What's going on in the university world is something akin to the Bilbao Effect in the visual arts space—schools are spending heavily to create a more attractive, and in many cases, palatial student experience. Here, too, Belmont is a a perfect case study, engaging in what the Nashville Post has called a "construction boom." Belmont's Vice President for Development and External Relations Dr. Perry Moulds has said: "Over the past 15 years, Belmont University has invested in efforts to build spectacular new facilities that serve our student body by providing state-of-the-art classroom, laboratory, performance and residential experiences."
These are (more or less) necessary investments, but as we all know, funding is finite. Faced with excessive capital expenses, universities often find themselves robbing Peter to pay Paul.
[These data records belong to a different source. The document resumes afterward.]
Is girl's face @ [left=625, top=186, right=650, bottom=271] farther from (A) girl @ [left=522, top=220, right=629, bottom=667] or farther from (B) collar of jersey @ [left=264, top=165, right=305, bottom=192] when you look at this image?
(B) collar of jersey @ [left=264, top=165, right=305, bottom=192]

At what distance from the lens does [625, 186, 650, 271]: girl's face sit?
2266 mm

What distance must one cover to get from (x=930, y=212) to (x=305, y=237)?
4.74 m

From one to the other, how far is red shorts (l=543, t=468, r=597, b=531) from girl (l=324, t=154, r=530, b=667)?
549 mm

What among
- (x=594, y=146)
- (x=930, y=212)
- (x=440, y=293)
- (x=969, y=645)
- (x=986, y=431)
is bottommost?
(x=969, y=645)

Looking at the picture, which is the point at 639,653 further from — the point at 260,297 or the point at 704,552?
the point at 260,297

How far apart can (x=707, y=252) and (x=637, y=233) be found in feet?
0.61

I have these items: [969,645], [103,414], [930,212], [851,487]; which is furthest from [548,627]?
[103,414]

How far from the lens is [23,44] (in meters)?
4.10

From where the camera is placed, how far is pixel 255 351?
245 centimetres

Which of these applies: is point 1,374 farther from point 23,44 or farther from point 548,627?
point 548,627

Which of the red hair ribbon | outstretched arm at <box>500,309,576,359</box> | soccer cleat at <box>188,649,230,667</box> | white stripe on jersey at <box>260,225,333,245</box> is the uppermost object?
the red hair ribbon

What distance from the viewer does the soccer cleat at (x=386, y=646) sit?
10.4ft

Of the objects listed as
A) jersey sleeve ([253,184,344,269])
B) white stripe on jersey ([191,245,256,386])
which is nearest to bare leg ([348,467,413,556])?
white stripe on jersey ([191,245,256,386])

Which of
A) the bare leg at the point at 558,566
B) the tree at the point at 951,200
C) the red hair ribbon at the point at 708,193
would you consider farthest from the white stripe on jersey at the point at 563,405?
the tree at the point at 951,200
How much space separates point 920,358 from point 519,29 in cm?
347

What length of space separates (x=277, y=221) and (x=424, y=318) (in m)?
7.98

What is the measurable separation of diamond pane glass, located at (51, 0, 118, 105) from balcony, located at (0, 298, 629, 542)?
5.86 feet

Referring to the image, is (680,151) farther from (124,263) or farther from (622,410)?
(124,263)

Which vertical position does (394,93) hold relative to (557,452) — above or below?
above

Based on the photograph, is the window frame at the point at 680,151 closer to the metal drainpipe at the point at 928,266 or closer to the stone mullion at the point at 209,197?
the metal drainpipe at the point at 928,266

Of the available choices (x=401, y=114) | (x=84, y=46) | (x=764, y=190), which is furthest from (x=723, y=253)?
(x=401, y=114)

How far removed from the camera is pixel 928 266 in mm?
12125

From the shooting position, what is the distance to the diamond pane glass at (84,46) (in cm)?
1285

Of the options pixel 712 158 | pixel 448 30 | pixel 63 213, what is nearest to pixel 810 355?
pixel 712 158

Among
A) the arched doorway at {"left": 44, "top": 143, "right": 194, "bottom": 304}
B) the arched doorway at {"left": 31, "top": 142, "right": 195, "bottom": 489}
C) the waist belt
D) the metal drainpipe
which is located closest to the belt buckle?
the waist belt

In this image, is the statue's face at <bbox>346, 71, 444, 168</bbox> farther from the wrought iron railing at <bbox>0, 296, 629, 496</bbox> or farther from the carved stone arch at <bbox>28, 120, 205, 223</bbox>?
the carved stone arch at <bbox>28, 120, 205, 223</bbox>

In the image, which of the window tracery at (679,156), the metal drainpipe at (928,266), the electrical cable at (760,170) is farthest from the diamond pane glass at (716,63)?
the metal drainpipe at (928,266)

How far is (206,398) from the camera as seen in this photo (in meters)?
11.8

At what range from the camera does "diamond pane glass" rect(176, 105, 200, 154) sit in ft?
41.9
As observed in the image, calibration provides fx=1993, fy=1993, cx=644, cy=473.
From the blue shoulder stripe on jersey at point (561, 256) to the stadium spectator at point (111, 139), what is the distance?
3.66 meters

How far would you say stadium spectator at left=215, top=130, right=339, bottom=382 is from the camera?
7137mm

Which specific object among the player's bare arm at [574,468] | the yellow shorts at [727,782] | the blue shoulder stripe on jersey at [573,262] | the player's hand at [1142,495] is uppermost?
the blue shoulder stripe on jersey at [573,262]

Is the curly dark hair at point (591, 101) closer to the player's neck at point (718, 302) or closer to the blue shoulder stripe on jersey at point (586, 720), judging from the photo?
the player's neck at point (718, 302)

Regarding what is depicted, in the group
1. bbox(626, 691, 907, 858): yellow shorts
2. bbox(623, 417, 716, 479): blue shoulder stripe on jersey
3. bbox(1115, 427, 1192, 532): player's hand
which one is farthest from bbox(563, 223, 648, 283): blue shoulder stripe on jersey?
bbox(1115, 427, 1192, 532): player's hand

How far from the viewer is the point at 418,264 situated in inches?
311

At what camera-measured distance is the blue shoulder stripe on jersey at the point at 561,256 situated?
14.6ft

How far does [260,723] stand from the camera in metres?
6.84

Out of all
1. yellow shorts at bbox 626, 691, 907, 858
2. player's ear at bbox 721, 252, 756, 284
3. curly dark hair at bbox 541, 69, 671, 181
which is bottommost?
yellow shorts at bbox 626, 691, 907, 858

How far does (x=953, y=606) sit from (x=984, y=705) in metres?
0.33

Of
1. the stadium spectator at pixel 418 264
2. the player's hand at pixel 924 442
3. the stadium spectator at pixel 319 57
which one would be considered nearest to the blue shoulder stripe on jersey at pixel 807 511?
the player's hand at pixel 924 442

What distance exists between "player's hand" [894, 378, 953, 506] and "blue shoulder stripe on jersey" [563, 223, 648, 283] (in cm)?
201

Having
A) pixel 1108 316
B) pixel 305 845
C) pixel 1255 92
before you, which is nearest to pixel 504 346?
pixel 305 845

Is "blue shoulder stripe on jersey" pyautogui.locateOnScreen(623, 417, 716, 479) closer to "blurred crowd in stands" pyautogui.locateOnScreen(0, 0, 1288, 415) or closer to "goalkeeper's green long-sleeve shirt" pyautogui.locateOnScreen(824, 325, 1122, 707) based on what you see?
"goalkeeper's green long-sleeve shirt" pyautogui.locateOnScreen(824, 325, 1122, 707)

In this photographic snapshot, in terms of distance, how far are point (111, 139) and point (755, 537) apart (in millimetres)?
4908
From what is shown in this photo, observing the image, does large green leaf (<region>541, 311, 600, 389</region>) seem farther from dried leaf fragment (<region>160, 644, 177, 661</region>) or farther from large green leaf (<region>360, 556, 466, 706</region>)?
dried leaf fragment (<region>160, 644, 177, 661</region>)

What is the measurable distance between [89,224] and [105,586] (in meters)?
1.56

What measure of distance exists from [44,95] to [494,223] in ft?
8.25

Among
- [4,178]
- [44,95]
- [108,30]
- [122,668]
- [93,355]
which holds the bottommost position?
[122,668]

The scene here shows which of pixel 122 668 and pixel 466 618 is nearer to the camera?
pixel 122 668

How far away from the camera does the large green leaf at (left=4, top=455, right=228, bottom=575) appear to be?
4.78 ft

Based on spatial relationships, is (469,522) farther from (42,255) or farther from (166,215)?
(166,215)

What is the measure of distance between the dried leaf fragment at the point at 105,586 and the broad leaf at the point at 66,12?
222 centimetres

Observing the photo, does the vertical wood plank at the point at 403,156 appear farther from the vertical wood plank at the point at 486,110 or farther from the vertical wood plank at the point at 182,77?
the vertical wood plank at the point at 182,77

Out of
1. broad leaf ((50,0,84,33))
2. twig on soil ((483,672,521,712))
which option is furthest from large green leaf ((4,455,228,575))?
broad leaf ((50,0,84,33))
Then again, if the money keeps flowing, what's the problem? University coffers get replenished, gleaming buildings get erected, and lenders keep handing out student loans; meanwhile, as of late 2015, tuition has risen across the board, even though government reports suggest that there has been no inflation in the rest of the economy over the previous 12 months.
The machine keeps humming along and everyone's happy—until some 21-year-old graduate gets her first student loan statement and realizes she'll never pay it off in her lifetime. Or multiple lifetimes.
So while we certainly applaud the fact that donors are making it easier for students to attend college for free, we'd like to pose an ancillary question: Why don't more donors step up to address the root causes of runaway tuition?
Of course, some foundations, like Lumina, have been working on the issue of student debt. Some of that work gets into the tuition problem, but much does not, and there's little overall investment by foundations in exploring solutions in this area.
There's even less interest on the part of individual donors, even those who clearly care about ensuring that college is accessible to students of more modest means. You'd think many alumni donors would be up in arms about soaring tuition costs at their alma maters. But apparently not. Instead, the reaction is often to pour more money into scholarships—which are good, as we've said, but also clearly a Band-Aid solution here.